Stored entries >>
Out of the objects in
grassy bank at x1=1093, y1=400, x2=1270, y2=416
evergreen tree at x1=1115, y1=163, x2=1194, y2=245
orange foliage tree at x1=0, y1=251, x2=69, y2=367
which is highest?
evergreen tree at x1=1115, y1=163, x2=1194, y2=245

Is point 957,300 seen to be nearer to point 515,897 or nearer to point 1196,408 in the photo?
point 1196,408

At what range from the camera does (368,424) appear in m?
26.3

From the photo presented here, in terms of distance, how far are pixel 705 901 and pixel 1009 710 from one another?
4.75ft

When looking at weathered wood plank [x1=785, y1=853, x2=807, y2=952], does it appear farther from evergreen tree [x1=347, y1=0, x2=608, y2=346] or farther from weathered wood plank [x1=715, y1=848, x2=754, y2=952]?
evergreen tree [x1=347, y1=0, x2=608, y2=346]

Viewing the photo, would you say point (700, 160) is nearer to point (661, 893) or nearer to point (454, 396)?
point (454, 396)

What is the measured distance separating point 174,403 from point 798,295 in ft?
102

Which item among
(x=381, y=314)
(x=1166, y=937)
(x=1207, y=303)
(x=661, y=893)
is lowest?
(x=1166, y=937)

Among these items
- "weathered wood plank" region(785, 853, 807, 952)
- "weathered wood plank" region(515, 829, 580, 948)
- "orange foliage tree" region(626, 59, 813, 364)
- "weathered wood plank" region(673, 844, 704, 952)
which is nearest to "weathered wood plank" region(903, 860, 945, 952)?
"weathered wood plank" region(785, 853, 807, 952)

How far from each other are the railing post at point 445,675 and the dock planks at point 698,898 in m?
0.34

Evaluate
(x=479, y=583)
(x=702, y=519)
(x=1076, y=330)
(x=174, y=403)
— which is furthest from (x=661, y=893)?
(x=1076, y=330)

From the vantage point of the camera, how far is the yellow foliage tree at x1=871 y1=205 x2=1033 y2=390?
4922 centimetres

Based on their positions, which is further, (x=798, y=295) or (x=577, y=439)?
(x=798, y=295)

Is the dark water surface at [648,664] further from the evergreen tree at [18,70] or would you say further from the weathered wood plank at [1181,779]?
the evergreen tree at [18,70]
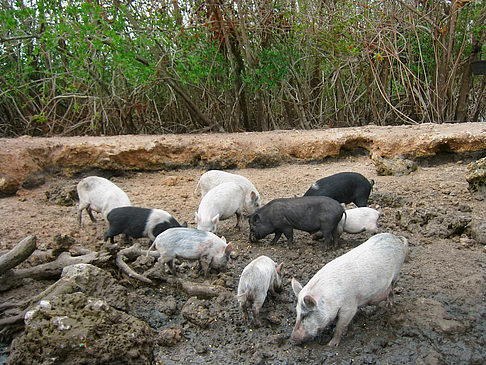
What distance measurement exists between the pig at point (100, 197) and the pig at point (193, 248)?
1423mm

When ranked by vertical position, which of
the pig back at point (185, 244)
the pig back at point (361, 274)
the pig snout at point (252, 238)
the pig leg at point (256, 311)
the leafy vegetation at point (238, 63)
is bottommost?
the pig snout at point (252, 238)

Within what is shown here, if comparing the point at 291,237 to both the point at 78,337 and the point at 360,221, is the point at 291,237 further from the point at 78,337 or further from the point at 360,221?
the point at 78,337

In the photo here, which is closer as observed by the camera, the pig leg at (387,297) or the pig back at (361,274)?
the pig back at (361,274)

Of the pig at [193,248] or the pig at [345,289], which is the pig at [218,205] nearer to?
the pig at [193,248]

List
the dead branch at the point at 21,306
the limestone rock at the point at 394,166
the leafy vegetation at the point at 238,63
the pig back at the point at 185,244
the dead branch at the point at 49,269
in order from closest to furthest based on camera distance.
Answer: the dead branch at the point at 21,306, the dead branch at the point at 49,269, the pig back at the point at 185,244, the limestone rock at the point at 394,166, the leafy vegetation at the point at 238,63

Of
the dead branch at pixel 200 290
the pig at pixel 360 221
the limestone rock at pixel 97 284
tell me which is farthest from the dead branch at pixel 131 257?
the pig at pixel 360 221

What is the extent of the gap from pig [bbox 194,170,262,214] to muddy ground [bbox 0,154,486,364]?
29 centimetres

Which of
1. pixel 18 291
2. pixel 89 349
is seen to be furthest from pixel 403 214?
pixel 18 291

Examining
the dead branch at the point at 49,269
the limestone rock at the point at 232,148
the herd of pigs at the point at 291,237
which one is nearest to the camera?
the herd of pigs at the point at 291,237

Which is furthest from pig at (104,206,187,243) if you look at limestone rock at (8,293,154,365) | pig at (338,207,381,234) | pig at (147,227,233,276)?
pig at (338,207,381,234)

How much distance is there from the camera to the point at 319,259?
4254 mm

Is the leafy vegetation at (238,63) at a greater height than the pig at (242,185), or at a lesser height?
greater

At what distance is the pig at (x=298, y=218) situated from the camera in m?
4.47

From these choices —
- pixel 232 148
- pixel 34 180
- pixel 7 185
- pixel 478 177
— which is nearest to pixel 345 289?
pixel 478 177
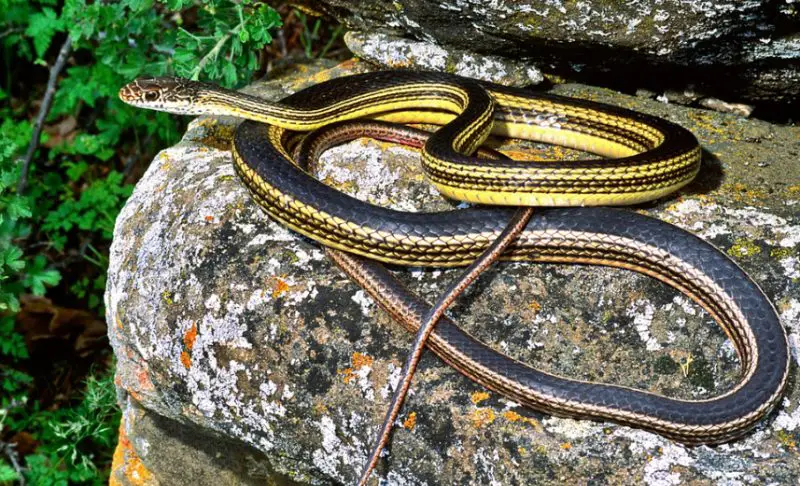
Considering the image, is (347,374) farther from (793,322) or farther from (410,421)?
(793,322)

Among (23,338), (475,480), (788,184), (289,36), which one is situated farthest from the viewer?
(289,36)

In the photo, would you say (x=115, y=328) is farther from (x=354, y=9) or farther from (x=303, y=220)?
(x=354, y=9)

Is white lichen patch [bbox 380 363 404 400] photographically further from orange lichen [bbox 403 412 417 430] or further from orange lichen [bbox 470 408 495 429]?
orange lichen [bbox 470 408 495 429]

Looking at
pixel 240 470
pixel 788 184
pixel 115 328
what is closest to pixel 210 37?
pixel 115 328

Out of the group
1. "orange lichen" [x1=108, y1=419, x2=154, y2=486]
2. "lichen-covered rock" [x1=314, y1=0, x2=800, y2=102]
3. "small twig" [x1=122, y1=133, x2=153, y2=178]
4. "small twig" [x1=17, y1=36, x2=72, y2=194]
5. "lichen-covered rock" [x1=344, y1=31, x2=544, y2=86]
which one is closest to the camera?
"lichen-covered rock" [x1=314, y1=0, x2=800, y2=102]

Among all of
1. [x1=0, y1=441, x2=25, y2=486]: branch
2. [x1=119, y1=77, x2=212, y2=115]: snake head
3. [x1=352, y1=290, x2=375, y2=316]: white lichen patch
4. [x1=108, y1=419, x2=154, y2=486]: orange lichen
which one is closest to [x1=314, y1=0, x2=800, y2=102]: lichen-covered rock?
[x1=119, y1=77, x2=212, y2=115]: snake head

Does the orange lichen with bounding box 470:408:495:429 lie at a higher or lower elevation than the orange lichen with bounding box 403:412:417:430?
higher

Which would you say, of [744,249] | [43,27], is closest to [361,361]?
[744,249]

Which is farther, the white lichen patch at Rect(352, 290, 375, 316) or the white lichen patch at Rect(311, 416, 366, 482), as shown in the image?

WHAT IS ASKED >> Return, word for word, the lines starting at the one that contains "Does the orange" and ending with the last line of the records.

TASK OUTPUT >>
Does the orange lichen with bounding box 470:408:495:429 lie at a higher or lower elevation than the orange lichen with bounding box 403:412:417:430?
higher

Which would you say, of [744,249] | [43,27], is closest to [361,361]?
[744,249]

Which is farther, the white lichen patch at Rect(352, 290, 375, 316) or the white lichen patch at Rect(311, 416, 366, 482), as shown in the image?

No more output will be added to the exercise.